TO DO
An image-free reproduction of the data below is needed: print it exactly.

EXERCISE INPUT
========================================================================

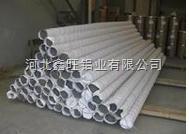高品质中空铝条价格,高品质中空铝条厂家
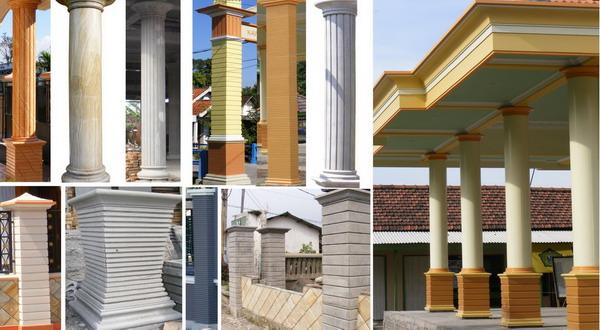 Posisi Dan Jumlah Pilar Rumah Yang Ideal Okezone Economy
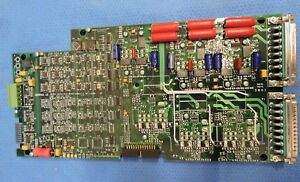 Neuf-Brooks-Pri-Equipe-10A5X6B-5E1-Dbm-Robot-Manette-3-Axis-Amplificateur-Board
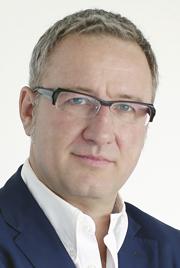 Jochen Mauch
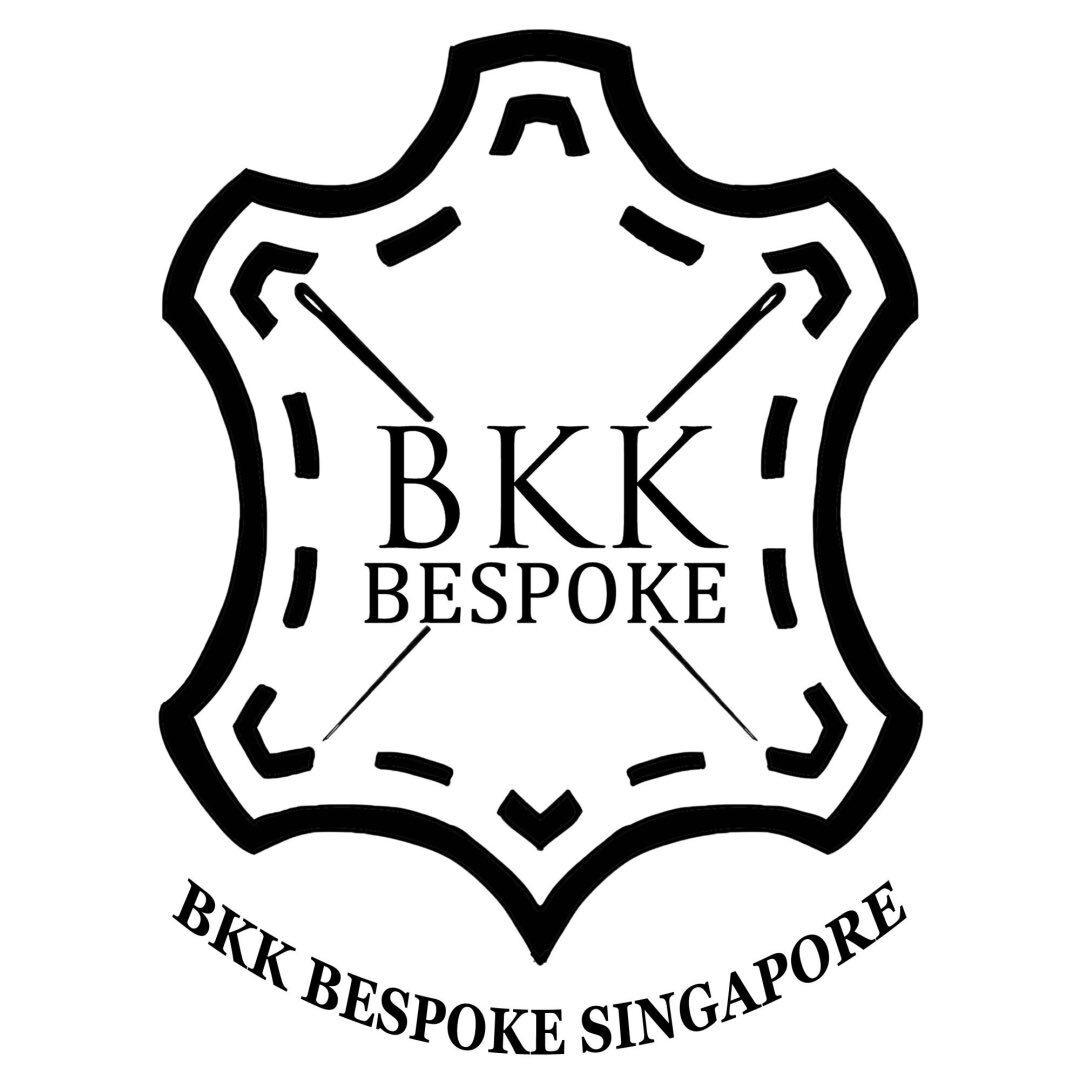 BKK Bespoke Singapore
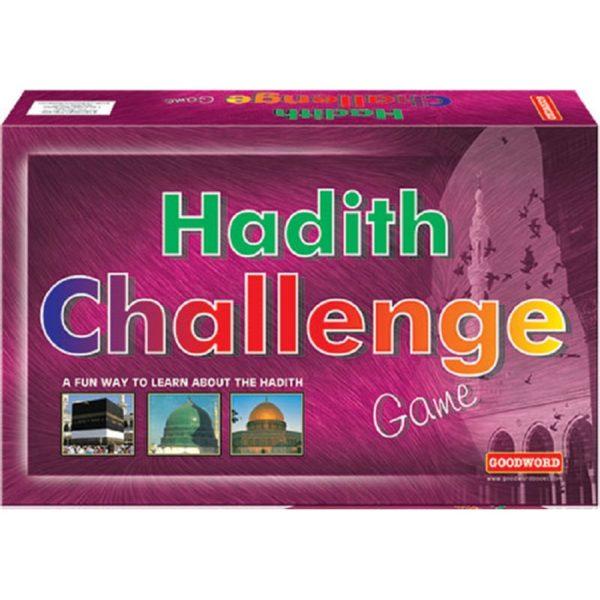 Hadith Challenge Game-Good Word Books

========================================================================

OUTPUT OF THE EXERCISE
高品质中空铝条价格,高品质中空铝条厂家
 Posisi Dan Jumlah Pilar Rumah Yang Ideal Okezone Economy
 Neuf-Brooks-Pri-Equipe-10A5X6B-5E1-Dbm-Robot-Manette-3-Axis-Amplificateur-Board
 Jochen Mauch
 BKK Bespoke Singapore
 Hadith Challenge Game-Good Word Books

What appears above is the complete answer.